- Born: 11 February 1920 Coello, Illinois, U.S.
- Died: 27 February 2007 (aged 87) Skokie, Illinois, U.S.
- Education: University of Illinois PhD 1943
- Known for: coining the Indenyl effect
- Awards: Willard Gibbs Award (1996) Priestley Medal (2001) George Pimentel Award in Chemical Education (1992)
- Scientific career
- Fields: Inorganic chemistry
- Workplaces: Northwestern University
- Doctoral students: Harry B. Gray, Ken Raymond

= Fred Basolo =

American inorganic chemist

Fred Basolo (11 February 1920 – 27 February 2007) was an American inorganic chemist. He received his Ph.D. at the University of Illinois at Urbana-Champaign in 1943, under Prof. John C. Bailar, Jr. Basolo spent his professional career at Northwestern University. He was a prolific contributor to the fields of coordination chemistry, organometallic, and bioinorganic chemistry, publishing over 400 papers. He supervised many Ph.D. students. With colleague Ralph Pearson, he co-authored the influential monograph "Mechanisms of Inorganic Reactions", which illuminated the importance of mechanisms involving coordination compounds. This work, which integrated concepts from ligand field theory and physical organic chemistry, signaled a shift from a highly descriptive nature of coordination chemistry to a more quantitative science.

==Biography==
Giovanni Basolo and Catherina Morena Basolo immigrated from the Piedmont area of Italy to Illinois. They had three children there; the youngest was Alfredo Basolo (he began calling himself "Fred" when he entered elementary school). He was educated in the local public schools, then entered Southern Illinois Normal School (now Southern Illinois University, receiving his B.Ed. in 1940. He transferred to University of Illinois for graduate school, receiving his M.Ch in 1942 and his Ph.D. in Chemistry in 1943. He spent the remaining World War II years performing vital research at Rohm & Haas. In Fall 1946 he accepted a position as Instructor of Chemistry at Northwestern University at Evanston, Illinois. He tutored a first-year chemistry student, Mary Nutely that year. She ended up failing her chemistry class, but they were married on 14 June 1947. They eventually had four children (three daughters and a son, all of whom became educators as adults).
The Basolo family spent 1954-55 in Europe thanks to a Guggenheim Grant.

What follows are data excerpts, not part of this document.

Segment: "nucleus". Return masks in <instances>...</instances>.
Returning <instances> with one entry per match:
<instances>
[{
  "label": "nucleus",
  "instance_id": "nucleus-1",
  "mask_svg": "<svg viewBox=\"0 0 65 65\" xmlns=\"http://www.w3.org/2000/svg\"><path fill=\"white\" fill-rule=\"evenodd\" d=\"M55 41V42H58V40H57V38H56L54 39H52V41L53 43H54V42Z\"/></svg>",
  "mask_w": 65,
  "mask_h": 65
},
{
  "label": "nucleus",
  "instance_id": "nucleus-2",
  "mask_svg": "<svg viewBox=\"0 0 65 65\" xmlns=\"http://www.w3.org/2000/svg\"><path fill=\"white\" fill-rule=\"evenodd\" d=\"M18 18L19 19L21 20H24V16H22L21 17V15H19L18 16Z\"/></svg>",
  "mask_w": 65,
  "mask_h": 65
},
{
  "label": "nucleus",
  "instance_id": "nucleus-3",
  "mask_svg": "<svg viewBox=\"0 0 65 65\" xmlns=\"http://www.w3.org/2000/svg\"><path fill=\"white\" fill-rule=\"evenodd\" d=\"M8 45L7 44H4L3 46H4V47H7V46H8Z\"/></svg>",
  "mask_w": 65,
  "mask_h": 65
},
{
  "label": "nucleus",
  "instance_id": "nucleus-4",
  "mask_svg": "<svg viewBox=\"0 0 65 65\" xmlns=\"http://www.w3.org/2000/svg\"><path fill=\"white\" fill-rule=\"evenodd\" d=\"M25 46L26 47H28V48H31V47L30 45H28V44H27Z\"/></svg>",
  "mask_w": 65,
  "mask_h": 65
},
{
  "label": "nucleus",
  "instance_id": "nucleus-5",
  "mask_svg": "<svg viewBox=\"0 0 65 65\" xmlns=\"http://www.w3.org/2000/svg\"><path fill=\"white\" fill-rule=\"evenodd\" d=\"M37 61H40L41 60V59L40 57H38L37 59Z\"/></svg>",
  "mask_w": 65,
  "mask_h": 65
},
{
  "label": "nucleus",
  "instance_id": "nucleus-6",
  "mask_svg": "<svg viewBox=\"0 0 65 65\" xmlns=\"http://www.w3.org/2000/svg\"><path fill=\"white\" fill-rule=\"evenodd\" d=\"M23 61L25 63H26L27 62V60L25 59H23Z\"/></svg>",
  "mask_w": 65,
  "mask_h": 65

Basolo worked in the laboratory of Danish chemist Jannik Bjerrum; they were also able to tour several countries, including Italy, where they met his parents' relatives.
Basolo advanced steadily through the academic ranks at NU: Instructor (1946–50); Assistant Professor (1950–55); Associated Professor (1955–58); Professor (1958–79); Distinguished Professor (1980-1990). He chaired the Chemistry Department from 1969 to 1972.

In 1997 he and his wife were in an automobile accident. She succumbed to her injuries on 5 February 1997; he had several surgeries to repair his back, but lost the use of his legs. For the last ten years of his life he used a motorized wheelchair for mobility. He died at the Midwest Palliative and Hospice Care Center in Skokie, Illinois of congestive heart failure.

==Publications==
Among the many topics on which Basolo published were the indenyl effect, the reaction of coordinated ligands, and synthetic models for myoglobin.

His autobiography, From Coello to Inorganic Chemistry: A Lifetime of Reactions, was published in 2002.

==Honors and awards==
A member of the National Academy of Sciences, Basolo was awarded the George Pimentel Award in Chemical Education.

- 1983 President of the American Chemical Society.
- 1983 The same year, he was elected a Fellow of the American Academy of Arts and Sciences.
- 1992 Chemical Pioneer Award from the American Institute of Chemists
- 1993 American Institute of Chemists Gold Medal.